Compétences nécessaires

- Savoir parler de la Bataille d'Hernani.
- Connaître les caractéristiques du drame romantique.
- Pouvoir définir les notions de sublime et de grotesque employées par Hugo dans la Préface de Cromwell, véritable manifeste du drame romantique.
- Titre envisagé: Très para una qui renvoie au vaudeville.
- Hernani est le nom d'un village espagnol.
- Personnages types de la commedia dell'arte : le vieux barbon amoureux d'une jeune fille innocente et pure, le jeune amoureux qui contrecarre les plans du vieux barbon aidé dans les comédies ou les farces par le valet. Ici c'est Don Carlos qui contrarie les projets de Don Ruy Gomez.
- On retrouve des intrigues similaires dans L'Ecole des femmes de Molière, ou Le Barbier de Séville de Beaumarchais.
- Le personnage de Don Carlos, séducteur libertin qui semble dénué de scrupules durant les trois premiers actes fait penser à Don Juan ou au comte Almaviva du Mariage de Figaro qui veut user de son pouvoir pour séduire la future femme de Figaro, Suzanne. Les trois hommes sont d'ailleurs des Grands d'Espagne.
- Charles Quint est le fils de Philippe le beau, archiduc d'Autriche et de Jeanne de Castille, fille d'Isabelle la Catholique, dite Jeanne la folle. D'abord roi d'Espagne sous le nom de Charles Premier, il est élu empereur du saint empire romain germanique en 1519 à l'âge de 19 ans. La dynastie des Habsbourg ne règnera plus en Espagne après le décès de Charles II qui meurt sans descendant. Ce sera alors le petit-fils de Louis XIV qui deviendra roi d'Espagne.
- Pouvoir préciser ce qu'est le Saint empire romain germanique.
- Définition de duègne : femme âgée qui veille sur la vertu des jeunes filles nobles. Ici Doña Josefa joue plutôt le rôle de l'entremetteuse.
- Savoir où se situent Saragosse et Aix-la-chapelle.
- Connaître les caractéristiques du Romantisme.
- Lire le résumé ou les œuvres : Mithridate de Racine et Othello de Shakespeare.


Composition de la scène

Première partie: du vers 1 à " Elle l'introduit " : didascalies initiales qui nous donnent des indices spatio-temporels. Quiproquo comique. Coup de théâtre pour la duègne. Le spectateur, à la différence du lecteur, ne sait pas lui non plus qui est cet inconnu. Accent mis sur le mystère qui entoure un rendez-vous.
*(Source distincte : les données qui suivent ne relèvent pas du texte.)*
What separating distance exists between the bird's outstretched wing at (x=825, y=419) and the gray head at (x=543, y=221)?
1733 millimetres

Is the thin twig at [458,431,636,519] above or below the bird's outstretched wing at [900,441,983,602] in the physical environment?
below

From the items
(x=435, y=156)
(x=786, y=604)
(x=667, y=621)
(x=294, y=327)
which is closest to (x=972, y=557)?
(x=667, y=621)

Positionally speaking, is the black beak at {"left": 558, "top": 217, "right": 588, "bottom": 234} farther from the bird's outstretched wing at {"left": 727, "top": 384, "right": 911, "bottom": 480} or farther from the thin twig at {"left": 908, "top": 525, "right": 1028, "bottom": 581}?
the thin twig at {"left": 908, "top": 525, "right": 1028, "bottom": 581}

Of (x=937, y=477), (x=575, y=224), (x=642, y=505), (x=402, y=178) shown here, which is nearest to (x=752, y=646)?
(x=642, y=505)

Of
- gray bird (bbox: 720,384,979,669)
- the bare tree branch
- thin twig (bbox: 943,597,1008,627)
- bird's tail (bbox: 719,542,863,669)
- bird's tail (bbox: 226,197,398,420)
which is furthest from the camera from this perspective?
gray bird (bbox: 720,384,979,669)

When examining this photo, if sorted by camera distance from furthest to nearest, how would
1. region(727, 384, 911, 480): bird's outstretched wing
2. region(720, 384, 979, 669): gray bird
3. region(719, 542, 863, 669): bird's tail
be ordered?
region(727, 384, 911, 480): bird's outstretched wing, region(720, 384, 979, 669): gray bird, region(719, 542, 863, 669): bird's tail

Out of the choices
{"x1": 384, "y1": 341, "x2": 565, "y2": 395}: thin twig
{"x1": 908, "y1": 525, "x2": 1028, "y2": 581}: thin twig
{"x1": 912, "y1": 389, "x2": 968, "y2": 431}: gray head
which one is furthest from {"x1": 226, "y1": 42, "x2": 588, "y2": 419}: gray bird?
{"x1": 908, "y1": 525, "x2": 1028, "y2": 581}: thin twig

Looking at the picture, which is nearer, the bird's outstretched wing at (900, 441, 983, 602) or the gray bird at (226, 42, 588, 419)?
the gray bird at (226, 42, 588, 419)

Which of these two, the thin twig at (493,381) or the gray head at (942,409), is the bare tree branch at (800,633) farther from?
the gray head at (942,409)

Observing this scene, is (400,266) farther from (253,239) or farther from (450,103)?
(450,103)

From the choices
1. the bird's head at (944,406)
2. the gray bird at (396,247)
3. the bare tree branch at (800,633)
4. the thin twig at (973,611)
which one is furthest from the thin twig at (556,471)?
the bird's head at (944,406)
Deuxième partie: de " Quoi seigneur Hernani, ce n'est pas vous…" à " cache-moi céans " : tirade de Don Carlos qui révèle l'intrigue principale et l'identité de la jeune femme qui reçoit son amant en cachette et qui peut apparaître ici comme une femme légère. Echange apparent de stichomythies (alexandrins brisés) comique entre Don Carlos et la duègne.
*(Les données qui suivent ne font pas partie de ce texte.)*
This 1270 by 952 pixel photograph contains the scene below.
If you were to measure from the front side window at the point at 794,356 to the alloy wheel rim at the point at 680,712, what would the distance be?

Troisième partie: de " Cache-moi céans…" à la fin : Don Carlos se cache dans une armoire pour assister à l'entretien entre Doña Sol et son amant. Court monologue comique de la duègne.


Introduction

Hernani, œuvre emblématique du drame romantique initié par Victor Hugo qui en expose les caractéristiques dans la Préface de Cromwell a été représentée pour la première fois à la Comédie française le 25 février 1830. Le tumulte et la controverse qui agitèrent les spectateurs et le monde littéraire lors de cette première connue sous l'appellation célèbre de « Bataille d'Hernani » révèlent bien à quel point ce nouveau genre a bouleversé la dramaturgie classique. La scène d'exposition de la pièce qui porte le titre "Le roi" nous plonge dans un univers paradoxal et nous nous demanderons comment Hugo surprend le lecteur/ spectateur et parvient à capter son intérêt dans une scène d'exposition déroutante qui, quoique traditionnelle sur certains points, en bouleverse les caractéristiques classiques.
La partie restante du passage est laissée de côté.